Muness Castle

Muness Castle

Welcome to the Muness Castle, the most northerly Castle in Scotland. This remote castle sits on the Isle of Unst, the northmost isle of the Shetland Isles. While these beautiful islands are difficult to reach, Muness Castle is well worth the visit if you’re planning to explore the historic attractions of Scotland.

Muness Castle is one of only two tower house castles in the Shetland Isles (the other one is Scalloway Castle) and harkens to a time of historical importance in Scotland. Learn about how Earl Patrick Stewart misused Shetland laird’s taxes, how the Dutch East India Company owned Muness Castle for a time, and how French pirates destroyed it.

We’ll cover all this fascinating history, how to get to this far-flung island attraction and the attractions you can look forward to while you’re there.

History of Muness Castle

Muness Castle was built in 1598 for the half-brother of Robert Stewart, Laurence Bruce of Cultmalindie. When Robert Stewart was imprisoned in Edinburgh Castle for misusing Shetland laird’s taxes and lands, his son became Earl Patrick Stewart and commanded that Andrew Crawford build the Z-plan tower house on the isle of Unst. Andrew Crawford was an accomplished builder, having constructed Scalloway Castle and Earl’s Palace in Kirkwall.

Laurence Bruce followed in the footsteps of Robert Patrick and would regularly charge exuberant taxes on Shetlanders. Laurence Bruce also had a deal with the Dutch East India Company, which would use the tower house and sell goods to Shetlanders at extremely high prices – splitting the profit with Laurence.

Laurence then passed the castle to his son Andrew in 1617, after which the Bruce family suffered greatly when a group of French pirates laid siege to the structure. Muness Castle was burnt down and abandoned, a state which it remains in to this day. In the fire and damage, Muness Castle lost its roof, much of the first floor, and possibly even a formal garden to the south west.

Historic Scotland now manages Muness Castle, which is a fantastic attraction to enjoy whilst on the Isle of Unst.
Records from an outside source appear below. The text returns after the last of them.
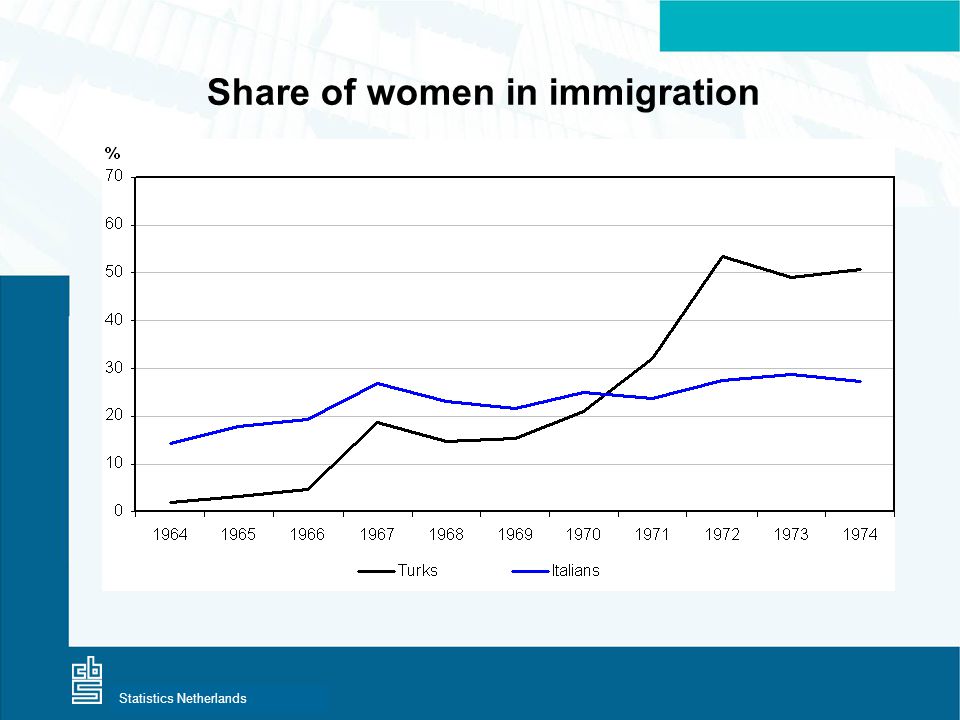 Share of women in immigration

%

70
60
50
40
30
20
10
0

1964 1965 1966 1967 1968 1969 1970 1971 1972 1973 1974

Turks
Italians

cbs

Statistics Netherlands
How to Get There & Details to Know

Muness Castle is free to visit, and there aren’t any blockades to the entrance – making it a simple and easy attraction to explore while you’re in the Shetland Isles.

How to Get There by Ferry

One of the only routes to reach Unst is by ferry from Lerwick. The ferry trip takes 90 – 120 minutes and involves two ferry journeys in total. The cash payments are required to make the journey to the northmost part of the British Isles, so make sure you have some when you travel.

The ferry operates throughout the year, so no matter when you arrive, you’ll have a way to reach Unst.

Attractions at Muness Castle

Once you’ve made the adventurous journey to the Isle of Unst in Shetland, keep an eye out for these spectacular attractions within Muness Castle.

Explore the Northmost Castle in Scotland

Explore the Castle

As you approach Muness Castle, the circular towers of this mighty tower house will be the first parts you’ll see. The castle is open to visitors, meaning no entrance fees or restrictions, although it is essential to respect such a historic site.

As you enter in the ruined hall of Muness, the towering stone walls give an excellent indication of how large the main block was. The lack of a roof makes Muness bright and clear on a sunny day, letting you see the remains of ornate carvings into the stonework.

Learn about Muness Castle

Learn about the Castle

Throughout Muness Castle, you’ll be able to find a small collection of informative displays that cover a brief history of the castle, its constructions, and its place throughout Scottish history. There are no visitor centres or guides for Muness Castle, but the displays are more than enough to stoke the imagination of this far-flung tower house.

Delve into the Castle’s Lower Areas

Castle's Lower Area

Below the ground floor of Muness Castle are a series of lower chambers that guests can explore. You’ll need a torch on hand to venture this this part of the castle, and luckily they are provided to you on-site. Here, you can see the more architectural details and where the salvaged cargo stood during the castle’s height.